* Study text:
Content starts
Serving tray evidence of another world

My wife and I live in different worlds.

I suppose on one level, my wife and I have always lived in different worlds. I think that’s how men and women are able to get along.

Eventually, if a man and a woman lived in the same world all of the time, one of them would probably say something like, “I just have to run to the store a minute,” walk out the door and never come back.

Worlds can be small places, and if two people occupy the same one for too long, something has to give.

I was single for a long time, and one of the reasons I was single for so long was because I lived in a world that didn’t exactly have a lot of room.

It was a world of few personal responsibilities. It was a world in which I didn’t have to worry about much other than reminding myself to occasionally take out the trash and open my apartment windows to let the cigar smoke out.

Then, against almost all odds, I got married, and slowly — without me even noticing — my world began to change. I didn’t completely join my wife’s world, and she certainly didn’t join mine. But both of our worlds changed. Granted, my world changed a whole bunch, but in my wife’s defense, her world changed some too.

After all, she did marry a moron.

But even though my wife and I merged our worlds a bit, we still managed to keep them slightly different. My world consists mainly of beer, barbecue and sports, while my wife’s world mainly consists of … well, I’m not exactly sure what her world consists of. I just know that it’s a bigger and different world than mine.

On Thursday, my wife left for work, and I sat down for some serious writing — after I finished the paper, completed the crossword puzzle and searched the internet for St. Louis Cardinals baseball news. About 10 minutes after she first left our house, my wife returned.

“I forgot something,” she said. “I was going to call you to do it for me, but it’s too complicated.”
Content ends
* Input data:
Content starts
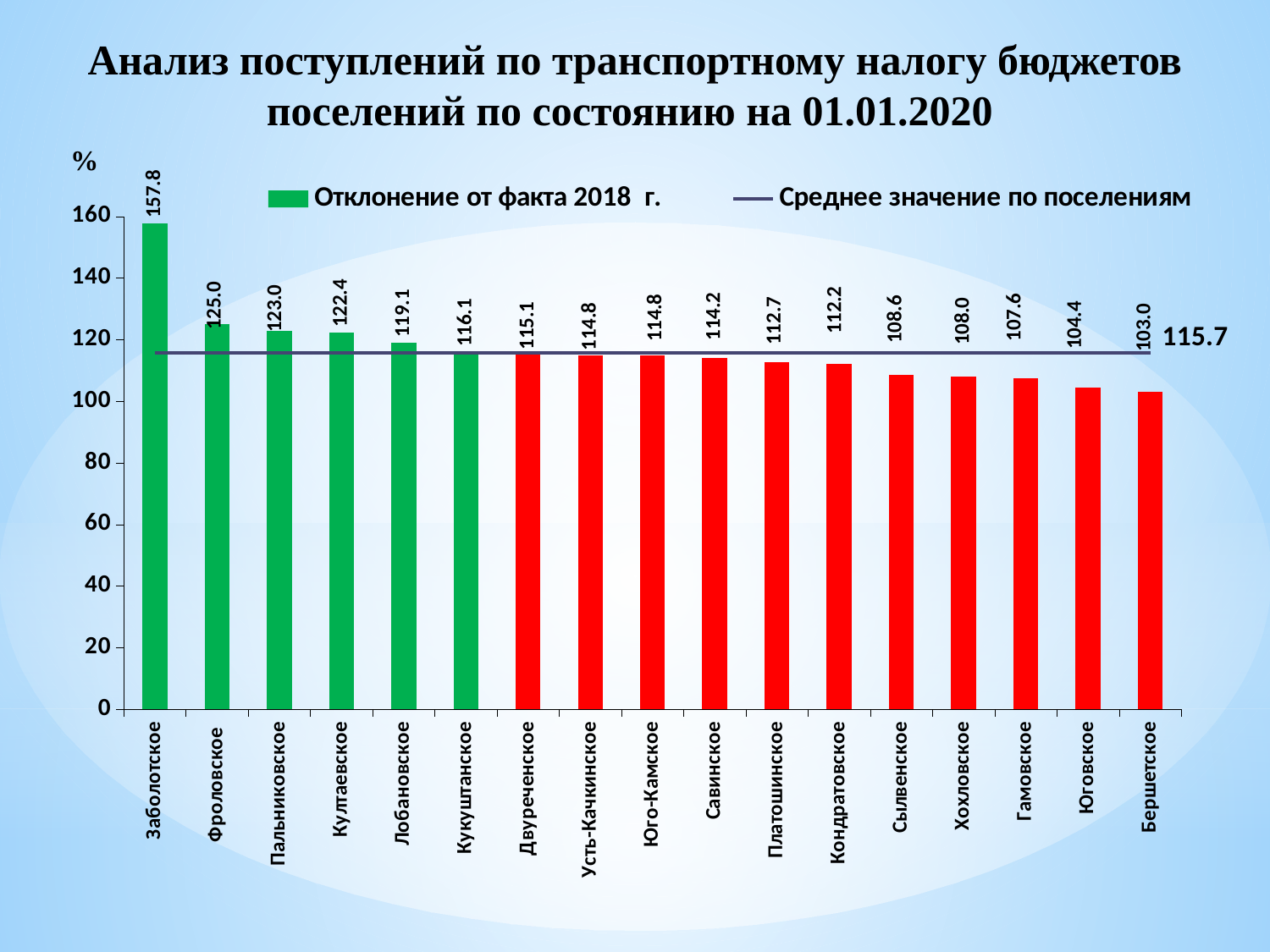
What kind of chart is shown on the slide? Bar chart What is the value of the average line (Среднее значение по поселениям)? 115.7 What is the value for Заболотское? 157.8 What is the difference between the values for Заболотское and Фроловское? 32.8 What is the value for Бершетское? 103.0 Which is larger, the value for Лобановское or the value for Сылвенское? Лобановское Do the bar values rise or fall from left to right along the x axis? Fall How many settlements are shown on the x axis? 17 What is the value for Кукуштанское? 116.1 How many entries does the legend list? 2 Which settlement has the highest value? Заболотское Which settlement has the lowest value? Бершетское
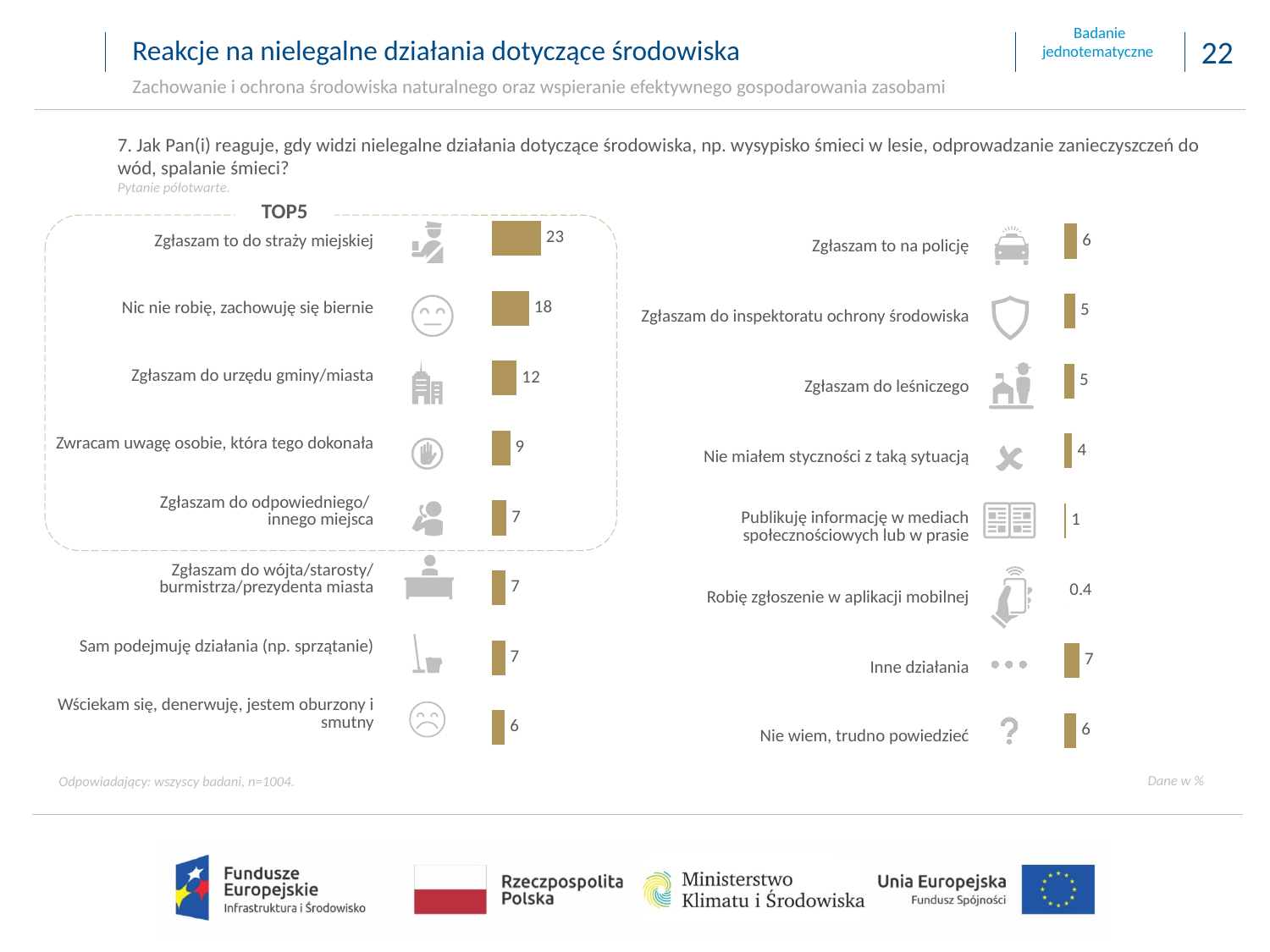
On the left chart, what is the value for "Nic nie robię, zachowuję się biernie"? 18 On the left chart, which is larger: "Zgłaszam do urzędu gminy/miasta" or "Zwracam uwagę osobie, która tego dokonała"? Zgłaszam do urzędu gminy/miasta On the left chart, what is the difference between "Zgłaszam to do straży miejskiej" and "Nic nie robię, zachowuję się biernie"? 5 What kind of chart is used on the slide? Bar chart On the left chart, what is the value for "Zgłaszam to do straży miejskiej"? 23 On the right chart, which category has the lowest value? Robię zgłoszenie w aplikacji mobilnej On the right chart, what is the value for "Robię zgłoszenie w aplikacji mobilnej"? 0.4 On the right chart, what is the value for "Inne działania"? 7 On the left chart, which category has the highest value? Zgłaszam to do straży miejskiej How many categories are shown on the left chart? 8 On the left chart, how many categories are enclosed in the dashed "TOP5" box? 5 On the right chart, which is larger: "Zgłaszam to na policję" or "Nie miałem styczności z taką sytuacją"? Zgłaszam to na policję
Content ends
* Assigned task A:
Please say whether each statement below agrees with the column on marriage and separate worlds, answering yes or no and quoting the deciding words from the column. (i) The writer stayed single for a long time. (ii) His wife came back about half an hour after she left. (iii) The writer's world is made up mainly of beer, barbecue and sports.
* Assigned task B:
Continue the column on marriage and separate worlds from the point where it stops.

* Exercise result A:
(i) Yes: "I was single for a long time"
(ii) No: "About 10 minutes after she first left our house, my wife returned."
(iii) Yes: "My world consists mainly of beer, barbecue and sports"

* Exercise result B:
Then my wife opened a cabinet under our kitchen counter. The cabinet is one I seldom venture into because it’s where my wife keeps some of her special serving trays, bowls and platters.

I don’t know much about serving trays, bowls or platters.

My wife dug through the cabinet until she found what she was after. It was a serving tray that she bought in Pawhuska, Oklahoma, last year at that Pioneer Woman’s store. My wife and our 21-year-old daughter, Emma, love the Pioneer Woman.

My wife explained that a group of ladies is planning another trip to the Pioneer Woman’s store. But she said she didn’t think she could go.

“Too bad,” I said.

My wife said the reason she couldn’t go was because the bus trip had already sold out. Then she said her friend Jana called to say some women had canceled and now there was room on the bus.

“So you’re going with Jana?” I asked.

“No, Jana can’t go now,” my wife said.

“So you’re going anyway?” I asked.

“No, I can’t go,” my wife said in a tone that meant, “You don’t understand a thing I say.”

Then my wife took a picture of the serving tray. She told me she was going to send the picture to someone else she knows who was going on the Pioneer Woman trip.

“I need another one just like this one,” she said.

“OK,” I said in a tone that meant, “OK.”

“It’s for the shower,” my wife said.

“OK,” I said in a tone that meant, “What shower?”

After my wife took the picture, she put the serving tray away and happily returned to her world.

And I happily returned to mine.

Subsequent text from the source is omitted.